* [DIRECTIONS]
(1) In the text on low-dpi screens, which Windows version is given as the point since which good hi-dpi and multiscreen support has existed?
(2) Please resume the text on low-dpi screens after its final sentence.

*** SELECTED TEXT ***

It’s only in the last decade that font designers stoped to care about low-dpi screens. Same for UI designers. It all started when those designers started to work on Retina screens.

It would be ok if the vast majority of screens were high dpi. But they are not. It’s not a question of being broke or not.

Affordable high-dpi screens are pretty much a recent thing. It keeps being rare (and expensive) on every laptop that isn’t a Mac.

Most companies bought hundreds of 1920*1080 screens in the last decade and they have no real incentive to throw them out of the window neither they feel the need to go 4K even when they buy new screens.

Good hi-dpi+multiscreen support on windows is no more recent than Windows 10 1703. On Linux it’s still garbage.

Millions of people are stuck working with low-dpi screens. It’s not like you have that much power over your employer to ask for a better screen without him changing the whole fleet because all your coworkers now wants one.

So I agree with you. In an ideal world, low-dpi should be something from the past. But it isn’t. And in our real world, the real shame is that designers (including font designers) stopped caring for the vast majority of people who don’t use a hi-dpi screen to work.

> It’s only in the last decade that font designers stoped to care about low-dpi screens. Same for UI designers. It all started when those designers started to work on Retina screens.

A good designer would think about how his creation will be used in the Real World IMHO.

  • You are right. And those good designers, they exist. I know some of them. And I think they are pretty rare.

    I'm not criticizing the people themselves but what we expect from them. Most companies will hire their designers looking at some portfolio that the recruiter barely liked. You'd better have colorful big margin mockups to show on your Retina screen rather than showing that you truly care about the fact that your end users are forced to use garbage screens with blur everywhere because they are still using VGA connectors.

    I'll pass on the fact that everyone seems to agree that any single app will be used in fullscreen and that it's ok to expect enormous visual real estate. Even task management software like Jira or Todoist just never had the realization that allowing their window and the contained information to be presented in a compact way should be a basic feature.

*** GIVEN RECORDS ***

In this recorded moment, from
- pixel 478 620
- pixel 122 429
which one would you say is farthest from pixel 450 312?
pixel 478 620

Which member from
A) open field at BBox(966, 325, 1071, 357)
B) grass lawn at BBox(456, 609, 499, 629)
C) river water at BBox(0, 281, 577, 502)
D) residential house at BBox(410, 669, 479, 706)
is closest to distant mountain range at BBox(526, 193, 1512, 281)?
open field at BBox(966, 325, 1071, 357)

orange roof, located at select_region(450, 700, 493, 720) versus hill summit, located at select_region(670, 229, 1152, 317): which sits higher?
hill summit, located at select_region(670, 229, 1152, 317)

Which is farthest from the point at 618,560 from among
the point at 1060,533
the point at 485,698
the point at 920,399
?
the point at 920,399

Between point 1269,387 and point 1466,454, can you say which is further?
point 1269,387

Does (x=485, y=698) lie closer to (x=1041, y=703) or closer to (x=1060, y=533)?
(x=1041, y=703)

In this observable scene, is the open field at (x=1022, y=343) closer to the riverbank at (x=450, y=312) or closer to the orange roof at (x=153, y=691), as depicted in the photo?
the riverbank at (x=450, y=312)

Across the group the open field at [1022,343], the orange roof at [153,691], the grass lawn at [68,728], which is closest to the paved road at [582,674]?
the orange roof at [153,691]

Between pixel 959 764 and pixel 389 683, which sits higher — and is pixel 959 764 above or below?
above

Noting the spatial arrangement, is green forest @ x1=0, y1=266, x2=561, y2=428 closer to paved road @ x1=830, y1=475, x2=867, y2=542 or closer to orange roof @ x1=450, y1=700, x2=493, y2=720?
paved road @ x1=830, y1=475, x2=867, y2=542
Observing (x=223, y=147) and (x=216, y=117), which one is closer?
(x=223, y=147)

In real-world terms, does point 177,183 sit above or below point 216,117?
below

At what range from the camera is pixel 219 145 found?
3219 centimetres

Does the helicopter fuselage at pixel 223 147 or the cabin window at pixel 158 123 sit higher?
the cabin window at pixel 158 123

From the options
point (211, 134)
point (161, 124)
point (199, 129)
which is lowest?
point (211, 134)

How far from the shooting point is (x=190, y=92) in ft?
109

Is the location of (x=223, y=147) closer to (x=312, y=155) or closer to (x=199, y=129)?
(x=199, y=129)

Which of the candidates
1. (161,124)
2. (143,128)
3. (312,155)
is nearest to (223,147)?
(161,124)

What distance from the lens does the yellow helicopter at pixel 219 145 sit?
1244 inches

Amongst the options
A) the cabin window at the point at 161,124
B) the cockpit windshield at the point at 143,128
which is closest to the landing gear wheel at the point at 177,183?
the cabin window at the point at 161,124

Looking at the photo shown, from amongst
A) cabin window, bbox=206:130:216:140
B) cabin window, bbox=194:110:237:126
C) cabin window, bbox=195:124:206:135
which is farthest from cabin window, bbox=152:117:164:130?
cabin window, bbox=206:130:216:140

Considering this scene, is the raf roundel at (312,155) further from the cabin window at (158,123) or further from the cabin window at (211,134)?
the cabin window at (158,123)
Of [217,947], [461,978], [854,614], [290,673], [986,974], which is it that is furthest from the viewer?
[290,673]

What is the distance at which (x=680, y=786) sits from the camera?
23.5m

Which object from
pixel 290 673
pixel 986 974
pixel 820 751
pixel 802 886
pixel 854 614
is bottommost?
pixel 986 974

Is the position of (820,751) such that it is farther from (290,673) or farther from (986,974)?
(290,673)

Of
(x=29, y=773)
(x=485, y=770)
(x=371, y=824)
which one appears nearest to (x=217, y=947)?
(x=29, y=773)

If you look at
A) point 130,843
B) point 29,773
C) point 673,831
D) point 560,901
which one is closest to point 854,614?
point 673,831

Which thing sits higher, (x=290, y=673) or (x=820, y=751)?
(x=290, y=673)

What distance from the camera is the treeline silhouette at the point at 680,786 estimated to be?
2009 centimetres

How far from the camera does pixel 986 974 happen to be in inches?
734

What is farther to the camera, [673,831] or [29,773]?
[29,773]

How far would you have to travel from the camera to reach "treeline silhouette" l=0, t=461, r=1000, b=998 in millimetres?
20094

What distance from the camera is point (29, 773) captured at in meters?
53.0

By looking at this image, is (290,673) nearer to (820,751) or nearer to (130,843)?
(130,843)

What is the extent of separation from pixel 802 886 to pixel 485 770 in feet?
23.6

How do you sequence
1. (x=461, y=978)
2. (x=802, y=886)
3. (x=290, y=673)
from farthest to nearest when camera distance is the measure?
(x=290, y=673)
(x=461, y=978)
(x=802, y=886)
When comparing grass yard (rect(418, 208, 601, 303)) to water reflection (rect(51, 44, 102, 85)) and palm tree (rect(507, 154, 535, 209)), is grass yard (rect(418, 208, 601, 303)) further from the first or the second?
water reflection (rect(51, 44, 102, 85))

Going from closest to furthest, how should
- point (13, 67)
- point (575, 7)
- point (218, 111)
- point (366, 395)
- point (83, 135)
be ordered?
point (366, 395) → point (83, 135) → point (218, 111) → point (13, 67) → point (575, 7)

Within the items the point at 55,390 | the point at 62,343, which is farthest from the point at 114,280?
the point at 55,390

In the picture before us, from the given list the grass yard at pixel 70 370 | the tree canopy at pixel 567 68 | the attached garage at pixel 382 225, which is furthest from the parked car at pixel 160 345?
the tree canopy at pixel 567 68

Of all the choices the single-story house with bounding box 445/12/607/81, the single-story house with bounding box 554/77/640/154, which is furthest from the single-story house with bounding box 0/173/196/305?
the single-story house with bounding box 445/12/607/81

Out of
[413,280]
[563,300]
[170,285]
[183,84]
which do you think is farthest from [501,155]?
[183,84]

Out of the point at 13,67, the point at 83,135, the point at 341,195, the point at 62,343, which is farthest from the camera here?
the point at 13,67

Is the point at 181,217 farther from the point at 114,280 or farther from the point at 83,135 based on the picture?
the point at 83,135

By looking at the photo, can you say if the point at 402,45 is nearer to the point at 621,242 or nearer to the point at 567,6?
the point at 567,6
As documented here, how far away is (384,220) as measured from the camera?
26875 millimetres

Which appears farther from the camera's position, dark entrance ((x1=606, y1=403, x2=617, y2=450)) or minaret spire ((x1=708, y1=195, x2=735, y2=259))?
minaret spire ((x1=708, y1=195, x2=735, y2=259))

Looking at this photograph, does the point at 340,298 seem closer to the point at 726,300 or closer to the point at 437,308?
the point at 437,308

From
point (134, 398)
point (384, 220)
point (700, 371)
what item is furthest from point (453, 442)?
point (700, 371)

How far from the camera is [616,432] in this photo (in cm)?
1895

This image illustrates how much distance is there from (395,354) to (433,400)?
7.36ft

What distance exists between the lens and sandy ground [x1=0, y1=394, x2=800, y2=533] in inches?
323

***

* [PER-TASK ANSWERS]
(1) Windows 10 1703.

(2)
    Just for fun I tried to run Todoist on a 1440x900 resolution (which, sadly, is pretty common for non technical workers). In full screen, you cannot see more than 12 single line tasks. 12 ! On the same screen i can display a 16*39 spreadsheet at 100% zoom. Why do a modern software artificially limit you to 12 units of information and everybody looks do be fine with it ?

    And if you want to resize the app for it to be tinier, you are limited to a minimal size that is barely 1/3 of the screen that shows you 7,5 tasks.

    I'm not complaining about Todoist especially. If I have it installed it's for good reasons. But it's the same with barely any modern software : you'll struggle to use it if you don't happen to have the same screen as the designers.

    And the designers almost always acts like the software they are working on is anyway at the center of your workflow and that it gives them the "right" to use all of your screen real estate when in fact this is super rare : I don't do my work with Todoist or Jira, they are just here to help me quickly get some information. The only software that deserves all of my pixels is the one I'm actually doing my work with (for me it's my IDE but it could be Photoshop, or Excel, or any production app ...).

    So, I'll correct myself : when I say "designers don't care", i would rather say "companies don't care". What is important is that the product is visually appealing enough to ease the work of the sales department.